Please retype every one of the entries below word for word, omitting the pictures from your answer.

Records of scene-based questions
+--

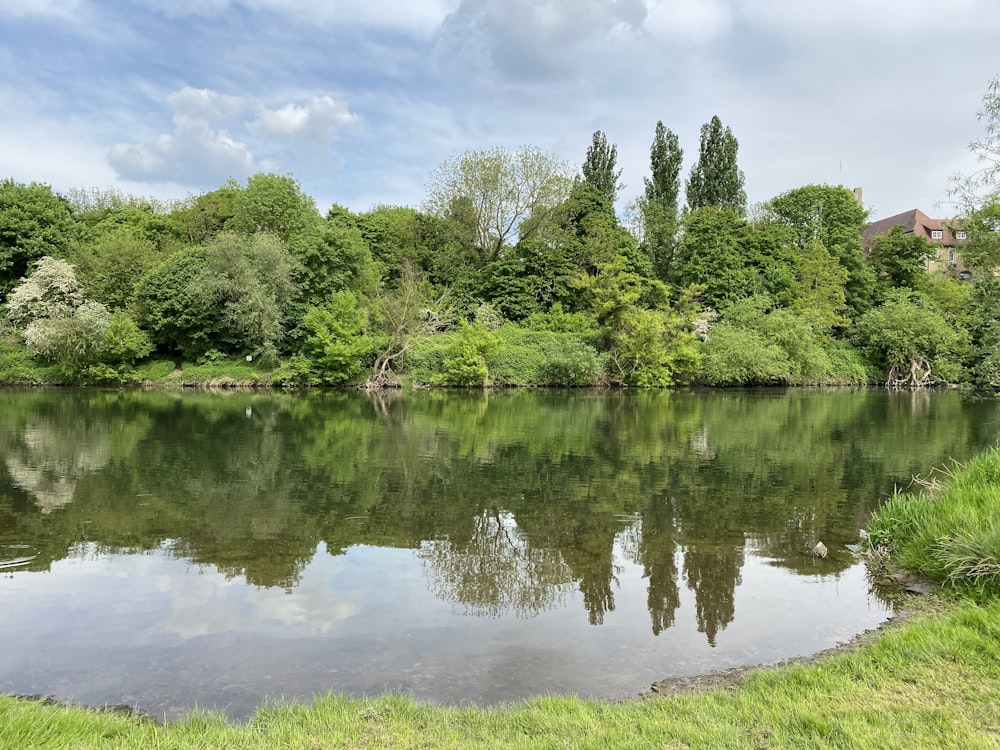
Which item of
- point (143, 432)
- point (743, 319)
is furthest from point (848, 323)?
point (143, 432)

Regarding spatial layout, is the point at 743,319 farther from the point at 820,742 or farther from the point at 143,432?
the point at 820,742

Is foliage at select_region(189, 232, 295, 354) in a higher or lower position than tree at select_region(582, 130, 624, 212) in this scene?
lower

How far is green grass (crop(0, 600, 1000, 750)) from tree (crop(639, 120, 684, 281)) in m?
51.0

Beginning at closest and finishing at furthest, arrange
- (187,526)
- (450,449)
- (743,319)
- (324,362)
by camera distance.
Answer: (187,526) < (450,449) < (324,362) < (743,319)

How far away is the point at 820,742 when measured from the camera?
3.63 m

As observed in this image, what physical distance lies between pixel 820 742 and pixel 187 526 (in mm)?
8914

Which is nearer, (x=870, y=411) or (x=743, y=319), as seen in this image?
(x=870, y=411)

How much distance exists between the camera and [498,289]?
159ft

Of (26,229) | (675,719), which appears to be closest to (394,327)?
(26,229)

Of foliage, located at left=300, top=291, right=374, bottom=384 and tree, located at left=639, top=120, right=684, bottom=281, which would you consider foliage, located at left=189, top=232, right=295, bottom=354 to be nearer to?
foliage, located at left=300, top=291, right=374, bottom=384

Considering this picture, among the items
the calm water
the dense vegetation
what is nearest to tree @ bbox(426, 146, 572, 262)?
the dense vegetation

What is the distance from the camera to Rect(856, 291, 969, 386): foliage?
46.1 meters

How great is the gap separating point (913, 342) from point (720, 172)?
20075mm

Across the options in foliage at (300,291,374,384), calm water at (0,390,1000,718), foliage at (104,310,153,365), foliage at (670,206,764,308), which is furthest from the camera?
foliage at (670,206,764,308)
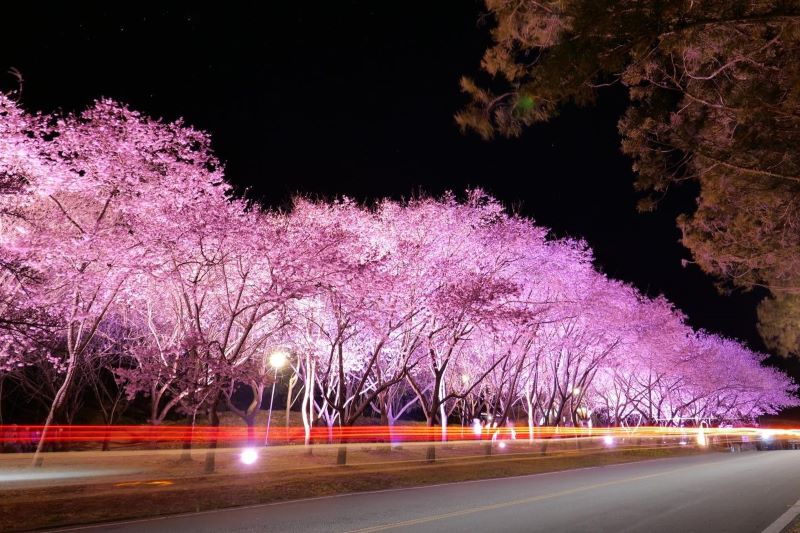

+--

● RESULT OF THIS EXERCISE:
Which item of
- point (143, 432)
- point (743, 319)
is furthest from point (848, 323)?
point (143, 432)

Regarding spatial layout, is the point at 743,319 farther from the point at 820,742 or farther from the point at 143,432?
the point at 820,742

Is foliage at select_region(189, 232, 295, 354) in a higher or lower position than tree at select_region(582, 130, 624, 212) in this scene?
lower

How far is green grass (crop(0, 600, 1000, 750)) from tree (crop(639, 120, 684, 281)) in m?
51.0

Beginning at closest and finishing at furthest, arrange
- (187,526)
- (450,449)
- (743,319)
- (324,362)
by camera distance.
Answer: (187,526) < (450,449) < (324,362) < (743,319)

How far away is the point at 820,742 when measured from the camera?
3.63 m

As observed in this image, what physical distance lies between pixel 820 742 and pixel 187 526 (in mm)?
8914

Which is nearer, (x=870, y=411) or (x=743, y=319), as seen in this image?
(x=870, y=411)

How much distance exists between the camera and [498,289]?
159ft

Of (26,229) | (675,719), which appears to be closest to (394,327)?
(26,229)

Of foliage, located at left=300, top=291, right=374, bottom=384 and tree, located at left=639, top=120, right=684, bottom=281, which would you consider foliage, located at left=189, top=232, right=295, bottom=354 to be nearer to?
foliage, located at left=300, top=291, right=374, bottom=384

Considering this picture, among the items
the calm water
the dense vegetation
what is nearest to tree @ bbox(426, 146, 572, 262)?
the dense vegetation

What is the distance from the camera to Rect(856, 291, 969, 386): foliage?
46.1 meters

How great is the gap separating point (913, 342) from point (720, 172)?
20075mm

Across the options in foliage at (300,291,374,384), calm water at (0,390,1000,718), foliage at (104,310,153,365), foliage at (670,206,764,308), which is furthest from the camera?
foliage at (670,206,764,308)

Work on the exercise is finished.